**Directions for this task:** Write the data below out in full, exactly as it stands.

Data to use START

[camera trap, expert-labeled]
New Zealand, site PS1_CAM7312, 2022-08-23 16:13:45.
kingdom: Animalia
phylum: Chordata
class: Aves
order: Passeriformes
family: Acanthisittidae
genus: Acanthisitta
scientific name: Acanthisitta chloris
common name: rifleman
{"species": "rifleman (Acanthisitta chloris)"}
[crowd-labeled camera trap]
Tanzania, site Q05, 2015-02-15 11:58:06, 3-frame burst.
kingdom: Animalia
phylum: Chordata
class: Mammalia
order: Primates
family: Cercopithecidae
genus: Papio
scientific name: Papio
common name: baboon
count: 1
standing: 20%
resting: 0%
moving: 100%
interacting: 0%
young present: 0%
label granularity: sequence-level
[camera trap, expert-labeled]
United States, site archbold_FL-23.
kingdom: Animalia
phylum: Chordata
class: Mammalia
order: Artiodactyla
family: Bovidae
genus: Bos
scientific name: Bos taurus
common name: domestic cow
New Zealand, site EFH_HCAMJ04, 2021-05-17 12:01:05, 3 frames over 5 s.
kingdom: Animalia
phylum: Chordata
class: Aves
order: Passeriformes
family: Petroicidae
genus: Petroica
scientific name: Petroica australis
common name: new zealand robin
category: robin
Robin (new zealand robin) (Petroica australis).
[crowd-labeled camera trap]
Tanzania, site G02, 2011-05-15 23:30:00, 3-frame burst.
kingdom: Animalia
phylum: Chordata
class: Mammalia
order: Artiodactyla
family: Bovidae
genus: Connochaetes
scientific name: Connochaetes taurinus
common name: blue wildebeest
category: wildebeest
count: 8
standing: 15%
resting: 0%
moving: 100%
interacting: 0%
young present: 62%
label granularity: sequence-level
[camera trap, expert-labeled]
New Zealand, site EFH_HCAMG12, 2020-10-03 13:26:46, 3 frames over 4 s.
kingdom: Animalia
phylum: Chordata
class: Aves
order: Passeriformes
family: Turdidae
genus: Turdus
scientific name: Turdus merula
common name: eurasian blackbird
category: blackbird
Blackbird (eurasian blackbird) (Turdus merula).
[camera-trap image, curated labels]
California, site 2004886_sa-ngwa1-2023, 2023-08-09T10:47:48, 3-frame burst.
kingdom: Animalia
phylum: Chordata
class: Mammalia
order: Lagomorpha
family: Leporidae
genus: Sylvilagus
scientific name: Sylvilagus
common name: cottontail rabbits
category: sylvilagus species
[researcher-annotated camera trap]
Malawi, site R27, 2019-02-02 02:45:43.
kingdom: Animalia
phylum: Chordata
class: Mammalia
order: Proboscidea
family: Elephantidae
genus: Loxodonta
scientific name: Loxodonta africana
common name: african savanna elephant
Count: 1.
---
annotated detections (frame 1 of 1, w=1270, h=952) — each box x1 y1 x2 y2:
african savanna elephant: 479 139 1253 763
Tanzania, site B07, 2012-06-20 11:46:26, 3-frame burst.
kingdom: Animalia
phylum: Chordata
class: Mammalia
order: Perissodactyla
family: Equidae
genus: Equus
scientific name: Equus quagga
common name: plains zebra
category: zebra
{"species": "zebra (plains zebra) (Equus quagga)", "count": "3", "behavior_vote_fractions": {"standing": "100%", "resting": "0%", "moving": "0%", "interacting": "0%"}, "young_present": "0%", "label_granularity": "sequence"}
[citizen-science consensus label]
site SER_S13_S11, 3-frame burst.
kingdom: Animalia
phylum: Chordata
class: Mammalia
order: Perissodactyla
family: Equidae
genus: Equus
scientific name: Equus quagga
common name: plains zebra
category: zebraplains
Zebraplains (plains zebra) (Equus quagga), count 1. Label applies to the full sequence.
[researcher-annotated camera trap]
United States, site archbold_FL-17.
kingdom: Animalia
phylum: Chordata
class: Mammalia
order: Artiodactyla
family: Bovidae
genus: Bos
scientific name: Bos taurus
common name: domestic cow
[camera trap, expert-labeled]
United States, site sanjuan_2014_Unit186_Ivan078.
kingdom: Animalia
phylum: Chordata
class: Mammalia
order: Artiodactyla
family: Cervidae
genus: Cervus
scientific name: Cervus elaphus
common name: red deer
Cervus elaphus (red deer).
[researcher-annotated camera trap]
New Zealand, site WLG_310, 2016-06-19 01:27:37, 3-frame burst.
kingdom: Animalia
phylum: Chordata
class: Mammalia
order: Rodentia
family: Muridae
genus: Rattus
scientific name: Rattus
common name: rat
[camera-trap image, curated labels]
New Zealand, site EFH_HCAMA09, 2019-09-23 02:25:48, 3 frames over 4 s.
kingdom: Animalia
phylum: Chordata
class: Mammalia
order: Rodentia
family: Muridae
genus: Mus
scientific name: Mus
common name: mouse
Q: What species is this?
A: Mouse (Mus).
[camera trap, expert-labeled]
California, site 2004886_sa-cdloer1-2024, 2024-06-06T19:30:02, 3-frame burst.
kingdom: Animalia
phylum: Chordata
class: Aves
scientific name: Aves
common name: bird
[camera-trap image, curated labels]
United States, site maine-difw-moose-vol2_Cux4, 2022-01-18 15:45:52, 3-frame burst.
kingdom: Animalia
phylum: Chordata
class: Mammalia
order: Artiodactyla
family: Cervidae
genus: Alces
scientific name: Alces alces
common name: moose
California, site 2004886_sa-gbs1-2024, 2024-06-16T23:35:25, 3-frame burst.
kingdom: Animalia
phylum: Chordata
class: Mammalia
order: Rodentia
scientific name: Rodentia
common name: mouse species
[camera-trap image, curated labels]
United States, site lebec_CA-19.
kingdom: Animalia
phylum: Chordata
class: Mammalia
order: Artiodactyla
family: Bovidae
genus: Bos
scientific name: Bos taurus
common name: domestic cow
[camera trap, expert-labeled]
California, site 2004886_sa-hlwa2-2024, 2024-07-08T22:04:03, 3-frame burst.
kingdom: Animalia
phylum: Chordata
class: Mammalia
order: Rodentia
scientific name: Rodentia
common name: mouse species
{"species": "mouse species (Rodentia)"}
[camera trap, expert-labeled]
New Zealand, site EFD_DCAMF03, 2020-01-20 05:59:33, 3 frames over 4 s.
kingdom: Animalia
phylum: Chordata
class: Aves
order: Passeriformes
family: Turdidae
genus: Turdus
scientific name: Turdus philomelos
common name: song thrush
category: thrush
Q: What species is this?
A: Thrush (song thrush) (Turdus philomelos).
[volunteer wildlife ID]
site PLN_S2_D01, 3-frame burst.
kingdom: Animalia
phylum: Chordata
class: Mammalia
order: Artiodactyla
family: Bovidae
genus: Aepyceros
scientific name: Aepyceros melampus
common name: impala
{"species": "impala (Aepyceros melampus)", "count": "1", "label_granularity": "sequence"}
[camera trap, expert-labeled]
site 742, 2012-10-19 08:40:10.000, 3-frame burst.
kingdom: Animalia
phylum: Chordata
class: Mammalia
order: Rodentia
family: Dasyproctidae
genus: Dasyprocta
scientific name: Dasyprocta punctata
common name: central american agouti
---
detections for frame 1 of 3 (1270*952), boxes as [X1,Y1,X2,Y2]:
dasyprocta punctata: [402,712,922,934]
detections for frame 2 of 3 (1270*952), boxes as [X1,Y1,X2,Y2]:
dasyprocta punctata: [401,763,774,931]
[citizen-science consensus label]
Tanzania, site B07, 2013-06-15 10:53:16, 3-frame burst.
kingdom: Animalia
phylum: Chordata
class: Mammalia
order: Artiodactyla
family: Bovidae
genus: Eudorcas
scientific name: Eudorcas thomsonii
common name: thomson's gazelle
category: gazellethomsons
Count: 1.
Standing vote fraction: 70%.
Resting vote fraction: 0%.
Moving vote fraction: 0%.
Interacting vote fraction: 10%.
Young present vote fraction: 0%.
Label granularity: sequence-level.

Data to use END

**Solution below:**
[camera trap, expert-labeled]
New Zealand, site PS1_CAM7312, 2022-08-23 16:13:45.
kingdom: Animalia
phylum: Chordata
class: Aves
order: Passeriformes
family: Acanthisittidae
genus: Acanthisitta
scientific name: Acanthisitta chloris
common name: rifleman
{"species": "rifleman (Acanthisitta chloris)"}
[crowd-labeled camera trap]
Tanzania, site Q05, 2015-02-15 11:58:06, 3-frame burst.
kingdom: Animalia
phylum: Chordata
class: Mammalia
order: Primates
family: Cercopithecidae
genus: Papio
scientific name: Papio
common name: baboon
count: 1
standing: 20%
resting: 0%
moving: 100%
interacting: 0%
young present: 0%
label granularity: sequence-level
[camera trap, expert-labeled]
United States, site archbold_FL-23.
kingdom: Animalia
phylum: Chordata
class: Mammalia
order: Artiodactyla
family: Bovidae
genus: Bos
scientific name: Bos taurus
common name: domestic cow
New Zealand, site EFH_HCAMJ04, 2021-05-17 12:01:05, 3 frames over 5 s.
kingdom: Animalia
phylum: Chordata
class: Aves
order: Passeriformes
family: Petroicidae
genus: Petroica
scientific name: Petroica australis
common name: new zealand robin
category: robin
Robin (new zealand robin) (Petroica australis).
[crowd-labeled camera trap]
Tanzania, site G02, 2011-05-15 23:30:00, 3-frame burst.
kingdom: Animalia
phylum: Chordata
class: Mammalia
order: Artiodactyla
family: Bovidae
genus: Connochaetes
scientific name: Connochaetes taurinus
common name: blue wildebeest
category: wildebeest
count: 8
standing: 15%
resting: 0%
moving: 100%
interacting: 0%
young present: 62%
label granularity: sequence-level
[camera trap, expert-labeled]
New Zealand, site EFH_HCAMG12, 2020-10-03 13:26:46, 3 frames over 4 s.
kingdom: Animalia
phylum: Chordata
class: Aves
order: Passeriformes
family: Turdidae
genus: Turdus
scientific name: Turdus merula
common name: eurasian blackbird
category: blackbird
Blackbird (eurasian blackbird) (Turdus merula).
[camera-trap image, curated labels]
California, site 2004886_sa-ngwa1-2023, 2023-08-09T10:47:48, 3-frame burst.
kingdom: Animalia
phylum: Chordata
class: Mammalia
order: Lagomorpha
family: Leporidae
genus: Sylvilagus
scientific name: Sylvilagus
common name: cottontail rabbits
category: sylvilagus species
[researcher-annotated camera trap]
Malawi, site R27, 2019-02-02 02:45:43.
kingdom: Animalia
phylum: Chordata
class: Mammalia
order: Proboscidea
family: Elephantidae
genus: Loxodonta
scientific name: Loxodonta africana
common name: african savanna elephant
Count: 1.
---
annotated detections (frame 1 of 1, w=1270, h=952) — each box x1 y1 x2 y2:
african savanna elephant: 479 139 1253 763
Tanzania, site B07, 2012-06-20 11:46:26, 3-frame burst.
kingdom: Animalia
phylum: Chordata
class: Mammalia
order: Perissodactyla
family: Equidae
genus: Equus
scientific name: Equus quagga
common name: plains zebra
category: zebra
{"species": "zebra (plains zebra) (Equus quagga)", "count": "3", "behavior_vote_fractions": {"standing": "100%", "resting": "0%", "moving": "0%", "interacting": "0%"}, "young_present": "0%", "label_granularity": "sequence"}
[citizen-science consensus label]
site SER_S13_S11, 3-frame burst.
kingdom: Animalia
phylum: Chordata
class: Mammalia
order: Perissodactyla
family: Equidae
genus: Equus
scientific name: Equus quagga
common name: plains zebra
category: zebraplains
Zebraplains (plains zebra) (Equus quagga), count 1. Label applies to the full sequence.
[researcher-annotated camera trap]
United States, site archbold_FL-17.
kingdom: Animalia
phylum: Chordata
class: Mammalia
order: Artiodactyla
family: Bovidae
genus: Bos
scientific name: Bos taurus
common name: domestic cow
[camera trap, expert-labeled]
United States, site sanjuan_2014_Unit186_Ivan078.
kingdom: Animalia
phylum: Chordata
class: Mammalia
order: Artiodactyla
family: Cervidae
genus: Cervus
scientific name: Cervus elaphus
common name: red deer
Cervus elaphus (red deer).
[researcher-annotated camera trap]
New Zealand, site WLG_310, 2016-06-19 01:27:37, 3-frame burst.
kingdom: Animalia
phylum: Chordata
class: Mammalia
order: Rodentia
family: Muridae
genus: Rattus
scientific name: Rattus
common name: rat
[camera-trap image, curated labels]
New Zealand, site EFH_HCAMA09, 2019-09-23 02:25:48, 3 frames over 4 s.
kingdom: Animalia
phylum: Chordata
class: Mammalia
order: Rodentia
family: Muridae
genus: Mus
scientific name: Mus
common name: mouse
Q: What species is this?
A: Mouse (Mus).
[camera trap, expert-labeled]
California, site 2004886_sa-cdloer1-2024, 2024-06-06T19:30:02, 3-frame burst.
kingdom: Animalia
phylum: Chordata
class: Aves
scientific name: Aves
common name: bird
[camera-trap image, curated labels]
United States, site maine-difw-moose-vol2_Cux4, 2022-01-18 15:45:52, 3-frame burst.
kingdom: Animalia
phylum: Chordata
class: Mammalia
order: Artiodactyla
family: Cervidae
genus: Alces
scientific name: Alces alces
common name: moose
California, site 2004886_sa-gbs1-2024, 2024-06-16T23:35:25, 3-frame burst.
kingdom: Animalia
phylum: Chordata
class: Mammalia
order: Rodentia
scientific name: Rodentia
common name: mouse species
[camera-trap image, curated labels]
United States, site lebec_CA-19.
kingdom: Animalia
phylum: Chordata
class: Mammalia
order: Artiodactyla
family: Bovidae
genus: Bos
scientific name: Bos taurus
common name: domestic cow
[camera trap, expert-labeled]
California, site 2004886_sa-hlwa2-2024, 2024-07-08T22:04:03, 3-frame burst.
kingdom: Animalia
phylum: Chordata
class: Mammalia
order: Rodentia
scientific name: Rodentia
common name: mouse species
{"species": "mouse species (Rodentia)"}
[camera trap, expert-labeled]
New Zealand, site EFD_DCAMF03, 2020-01-20 05:59:33, 3 frames over 4 s.
kingdom: Animalia
phylum: Chordata
class: Aves
order: Passeriformes
family: Turdidae
genus: Turdus
scientific name: Turdus philomelos
common name: song thrush
category: thrush
Q: What species is this?
A: Thrush (song thrush) (Turdus philomelos).
[volunteer wildlife ID]
site PLN_S2_D01, 3-frame burst.
kingdom: Animalia
phylum: Chordata
class: Mammalia
order: Artiodactyla
family: Bovidae
genus: Aepyceros
scientific name: Aepyceros melampus
common name: impala
{"species": "impala (Aepyceros melampus)", "count": "1", "label_granularity": "sequence"}
[camera trap, expert-labeled]
site 742, 2012-10-19 08:40:10.000, 3-frame burst.
kingdom: Animalia
phylum: Chordata
class: Mammalia
order: Rodentia
family: Dasyproctidae
genus: Dasyprocta
scientific name: Dasyprocta punctata
common name: central american agouti
---
detections for frame 1 of 3 (1270*952), boxes as [X1,Y1,X2,Y2]:
dasyprocta punctata: [402,712,922,934]
detections for frame 2 of 3 (1270*952), boxes as [X1,Y1,X2,Y2]:
dasyprocta punctata: [401,763,774,931]
[citizen-science consensus label]
Tanzania, site B07, 2013-06-15 10:53:16, 3-frame burst.
kingdom: Animalia
phylum: Chordata
class: Mammalia
order: Artiodactyla
family: Bovidae
genus: Eudorcas
scientific name: Eudorcas thomsonii
common name: thomson's gazelle
category: gazellethomsons
Count: 1.
Standing vote fraction: 70%.
Resting vote fraction: 0%.
Moving vote fraction: 0%.
Interacting vote fraction: 10%.
Young present vote fraction: 0%.
Label granularity: sequence-level.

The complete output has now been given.